The Arte Povera artists were, as their name suggests, characterised by their use of “poor” everyday materials such as iron, wood, coal, coke, sackcloth and coffee – all elements that most of us can relate to, and with which we have both collective and individual experience. By using immediately recognisable materials, the Arte Povera artists thus add to the works a recollection of the material’s original function, which in turn is mixed with the viewer’s own experiences of this, and only then is the work complete.
Kounellis has pursued and developed the ideas of Arte Povera and the consistent use of materials throughout his oeuvre. When Galleri Bo Bjerggaard held its first and so far its only exhibition of Kounellis back in 2003, he created three installations, two of which consisted of old oak tables, through the middle of which he had placed a steel plate, so that it looked as though it had sliced through the tables, which were only rudimentarily held together by strong hemp rope. Around the tables in the gallery, then located at Pilestræde 48, he added 3-400 pairs of shoes in island formations. The third installation consisted of a giant iron plate, placed between the old coffee sacks and filled with about a ton of coke. Together, the installations formed a distinctive image of the readable traces that mankind places in the industrialised world.
It is therefore with great anticipation that Galleri Bo Bjerggaard is hosting Jannis Kounellis, who for a whole week will be installing the exhibition in cooperation with the gallery and two assistants in the gallery’s three large west-facing rooms on Flæsketorvet. It is thus far unclear precisely what the exhibition will consist of, but it is certain that a lorry loaded with works and materials from Tuscany has arrived at Flæsketorvet!

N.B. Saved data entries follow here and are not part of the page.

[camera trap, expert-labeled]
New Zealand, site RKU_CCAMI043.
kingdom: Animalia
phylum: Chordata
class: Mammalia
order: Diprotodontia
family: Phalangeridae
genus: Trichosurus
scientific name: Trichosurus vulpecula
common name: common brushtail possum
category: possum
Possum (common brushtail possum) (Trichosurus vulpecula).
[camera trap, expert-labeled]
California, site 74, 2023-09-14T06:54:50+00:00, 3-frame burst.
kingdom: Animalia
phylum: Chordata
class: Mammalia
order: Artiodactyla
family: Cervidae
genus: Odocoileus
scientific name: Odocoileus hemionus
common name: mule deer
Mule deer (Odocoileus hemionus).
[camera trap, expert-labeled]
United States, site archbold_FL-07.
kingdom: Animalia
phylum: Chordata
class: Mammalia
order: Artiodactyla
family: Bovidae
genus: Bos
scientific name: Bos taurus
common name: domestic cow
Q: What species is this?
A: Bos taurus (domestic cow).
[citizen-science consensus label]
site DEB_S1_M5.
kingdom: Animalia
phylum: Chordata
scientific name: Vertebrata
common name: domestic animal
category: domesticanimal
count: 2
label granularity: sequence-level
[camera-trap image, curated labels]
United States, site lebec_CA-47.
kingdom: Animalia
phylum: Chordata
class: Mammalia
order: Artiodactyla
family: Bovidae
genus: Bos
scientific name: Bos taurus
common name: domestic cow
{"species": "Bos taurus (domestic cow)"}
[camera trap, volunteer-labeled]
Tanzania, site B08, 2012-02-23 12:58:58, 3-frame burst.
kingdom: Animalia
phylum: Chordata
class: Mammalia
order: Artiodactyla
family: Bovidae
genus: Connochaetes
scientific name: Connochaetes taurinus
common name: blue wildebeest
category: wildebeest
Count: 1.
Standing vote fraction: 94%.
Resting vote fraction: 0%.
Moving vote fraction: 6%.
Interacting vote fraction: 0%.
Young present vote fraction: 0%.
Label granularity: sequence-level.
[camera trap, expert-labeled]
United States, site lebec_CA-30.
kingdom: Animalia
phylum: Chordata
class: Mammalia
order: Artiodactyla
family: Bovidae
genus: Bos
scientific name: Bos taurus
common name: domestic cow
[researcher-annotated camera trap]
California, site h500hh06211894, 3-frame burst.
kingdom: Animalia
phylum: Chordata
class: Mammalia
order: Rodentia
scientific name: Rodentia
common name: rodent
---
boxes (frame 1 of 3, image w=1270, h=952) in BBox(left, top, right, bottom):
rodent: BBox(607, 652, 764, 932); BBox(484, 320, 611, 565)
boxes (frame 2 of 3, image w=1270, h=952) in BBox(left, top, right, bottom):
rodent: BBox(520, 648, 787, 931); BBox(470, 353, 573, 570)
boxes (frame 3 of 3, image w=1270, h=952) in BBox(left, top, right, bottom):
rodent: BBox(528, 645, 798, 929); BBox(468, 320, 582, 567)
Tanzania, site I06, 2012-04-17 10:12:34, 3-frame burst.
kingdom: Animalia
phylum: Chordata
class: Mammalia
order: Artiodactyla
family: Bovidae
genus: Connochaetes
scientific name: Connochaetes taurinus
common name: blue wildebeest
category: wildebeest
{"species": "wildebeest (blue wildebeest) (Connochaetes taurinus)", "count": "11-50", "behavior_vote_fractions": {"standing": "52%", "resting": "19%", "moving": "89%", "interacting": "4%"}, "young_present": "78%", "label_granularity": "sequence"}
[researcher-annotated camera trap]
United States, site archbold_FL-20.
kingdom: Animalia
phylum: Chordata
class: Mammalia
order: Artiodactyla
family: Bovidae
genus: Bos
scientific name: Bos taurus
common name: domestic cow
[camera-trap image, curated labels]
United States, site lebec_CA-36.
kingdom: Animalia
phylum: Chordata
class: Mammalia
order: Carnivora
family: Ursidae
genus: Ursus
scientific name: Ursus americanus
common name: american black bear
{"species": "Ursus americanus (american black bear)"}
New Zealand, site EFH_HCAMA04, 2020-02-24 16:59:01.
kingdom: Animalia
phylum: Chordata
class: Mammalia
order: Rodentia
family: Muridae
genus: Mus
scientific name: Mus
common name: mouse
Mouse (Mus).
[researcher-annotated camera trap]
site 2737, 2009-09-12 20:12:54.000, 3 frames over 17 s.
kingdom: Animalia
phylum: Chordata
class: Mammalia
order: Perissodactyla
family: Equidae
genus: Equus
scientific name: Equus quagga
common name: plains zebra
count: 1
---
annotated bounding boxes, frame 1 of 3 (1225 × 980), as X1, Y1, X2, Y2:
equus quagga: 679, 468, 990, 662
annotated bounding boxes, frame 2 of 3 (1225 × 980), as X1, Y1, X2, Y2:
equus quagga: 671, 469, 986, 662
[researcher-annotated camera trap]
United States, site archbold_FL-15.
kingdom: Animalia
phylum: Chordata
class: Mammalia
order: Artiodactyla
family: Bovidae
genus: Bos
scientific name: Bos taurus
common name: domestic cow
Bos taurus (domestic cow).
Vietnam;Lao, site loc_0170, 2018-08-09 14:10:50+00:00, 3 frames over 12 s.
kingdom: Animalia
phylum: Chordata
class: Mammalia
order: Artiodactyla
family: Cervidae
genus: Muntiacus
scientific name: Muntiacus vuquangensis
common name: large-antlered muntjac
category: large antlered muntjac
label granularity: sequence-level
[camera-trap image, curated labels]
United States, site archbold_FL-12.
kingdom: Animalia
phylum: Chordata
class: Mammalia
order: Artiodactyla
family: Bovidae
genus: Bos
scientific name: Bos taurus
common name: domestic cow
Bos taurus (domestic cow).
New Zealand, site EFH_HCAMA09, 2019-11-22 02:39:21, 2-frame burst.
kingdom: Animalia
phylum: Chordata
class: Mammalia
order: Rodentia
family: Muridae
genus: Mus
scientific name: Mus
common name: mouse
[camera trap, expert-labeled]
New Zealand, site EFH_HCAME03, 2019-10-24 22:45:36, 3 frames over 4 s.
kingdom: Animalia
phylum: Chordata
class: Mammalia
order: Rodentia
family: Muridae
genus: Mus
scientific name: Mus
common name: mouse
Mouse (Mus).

Jannis Kounellis’ works are found in all the major public art collections worldwide, including MoMA and the Guggenheim in New York, and the Tate Modern in London. Here in Denmark, Kounellis is represented at Louisiana Museum of Modern Art and HEART. At the latter, the new art museum in Herning, HEART, opened in 2009 with a major Jannis Kounellis exhibition, and it was therefore natural for Galleri Bo Bjerggaard to ask the director of HEART, Holger Reenberg, to write an essay on Kounellis and Denmark for the catalogue accompanying the gallery’s exhibition.